Collection entries
====
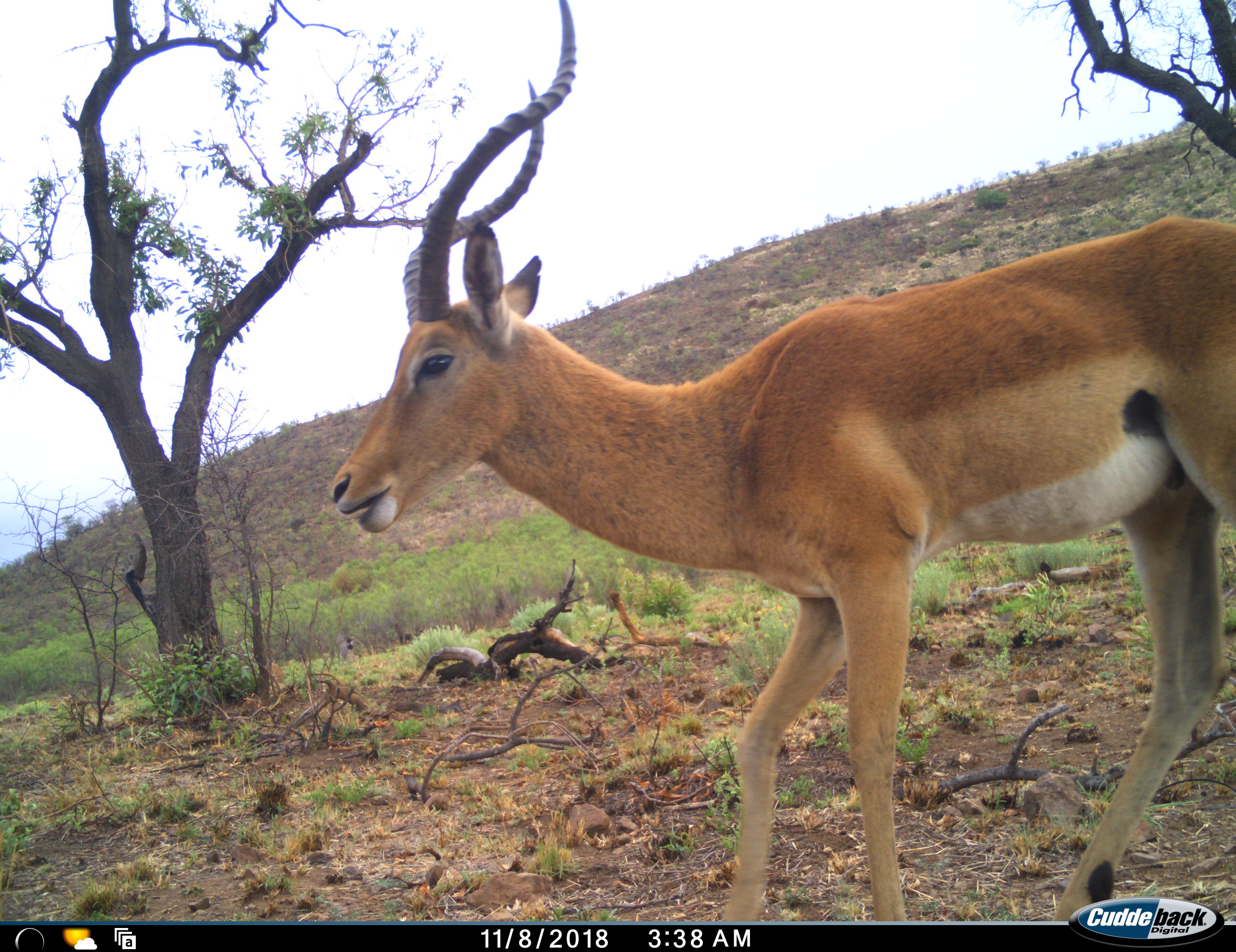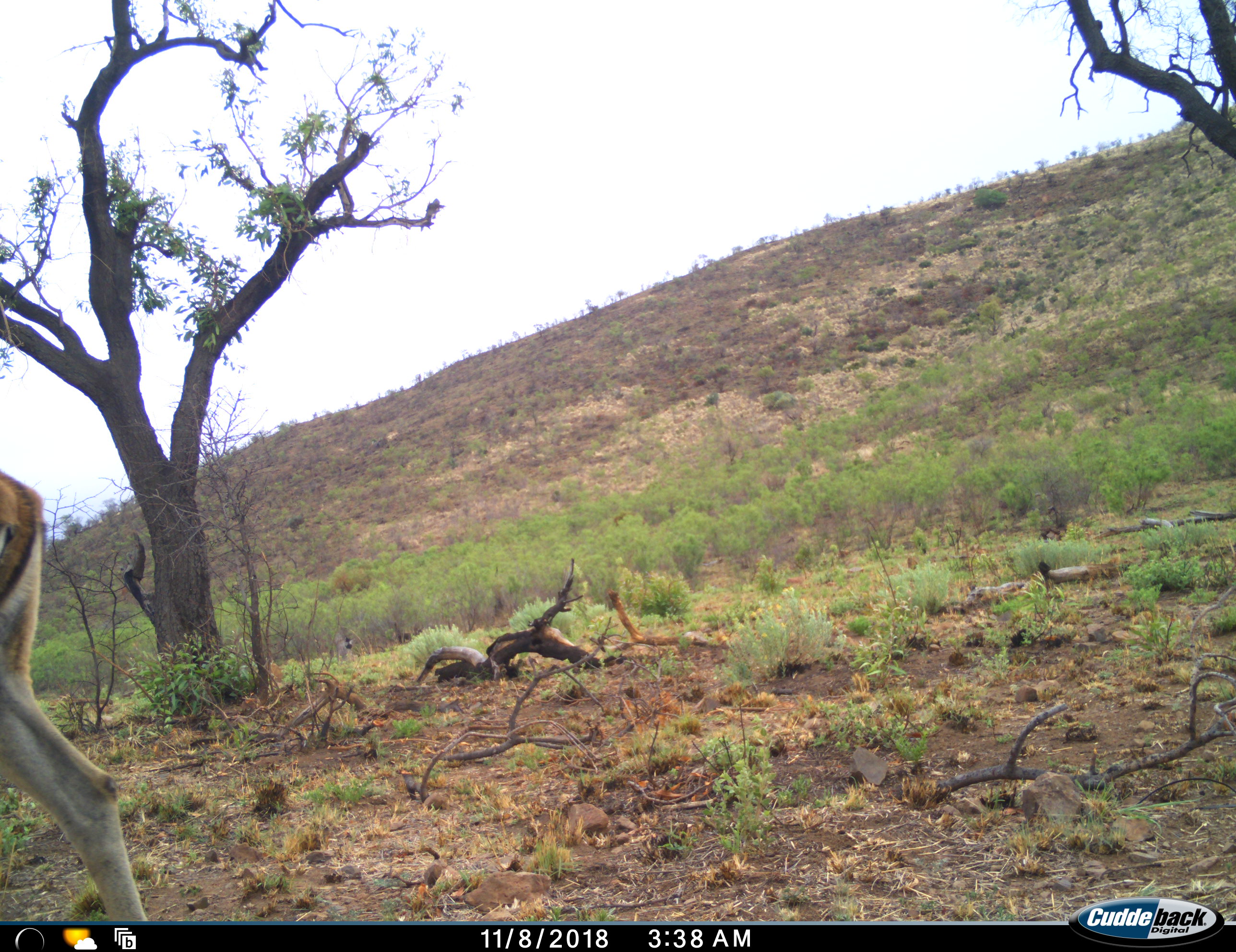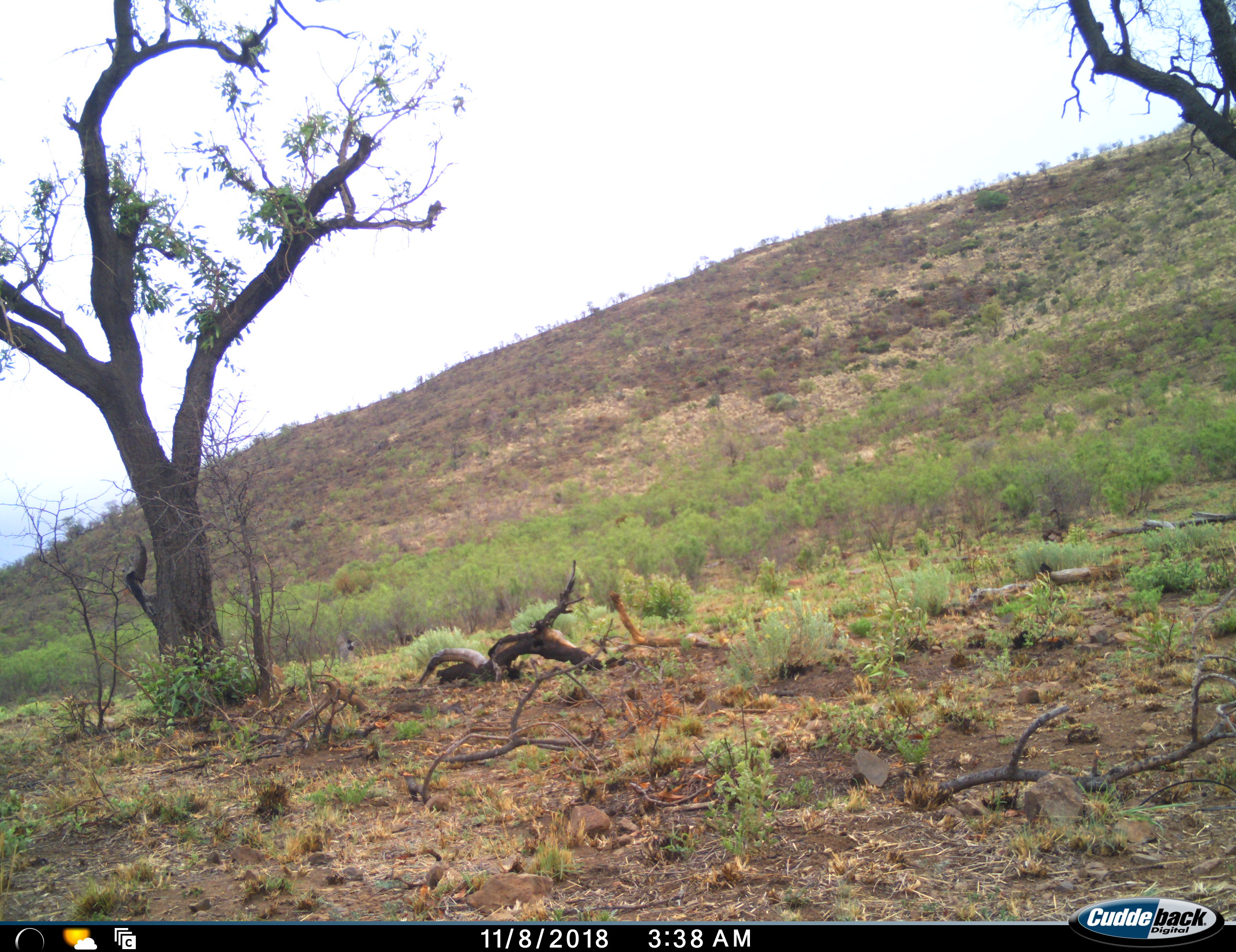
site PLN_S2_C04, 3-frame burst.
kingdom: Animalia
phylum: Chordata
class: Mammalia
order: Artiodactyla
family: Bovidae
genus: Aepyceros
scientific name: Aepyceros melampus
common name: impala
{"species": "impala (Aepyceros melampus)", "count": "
====
=== THE PROBLEM ===
If a line above contains the word "Aepyceros", it counts; state how many lines count, and nothing more.

=== RESULT ===
3